**Collected material:**
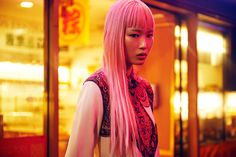 Fernanda ly is one tricky beauty.  Though she's asian, she's actually born in....... See below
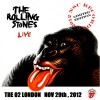 THE ROLLING STONES LIVE 02 ARENA 2012 NOVEMBER  29TH LTD 2CD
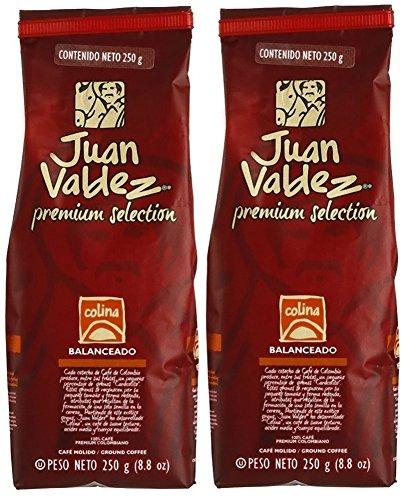 juan-valdez-premium-colombian-coffee-colina-176-oz-88-oz-2-pack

**Instructions to follow:** The data above must be copied exactly. Leave out the pictures.

**Reply:**
 Fernanda ly is one tricky beauty.  Though she's asian, she's actually born in....... See below
 THE ROLLING STONES LIVE 02 ARENA 2012 NOVEMBER  29TH LTD 2CD
 juan-valdez-premium-colombian-coffee-colina-176-oz-88-oz-2-pack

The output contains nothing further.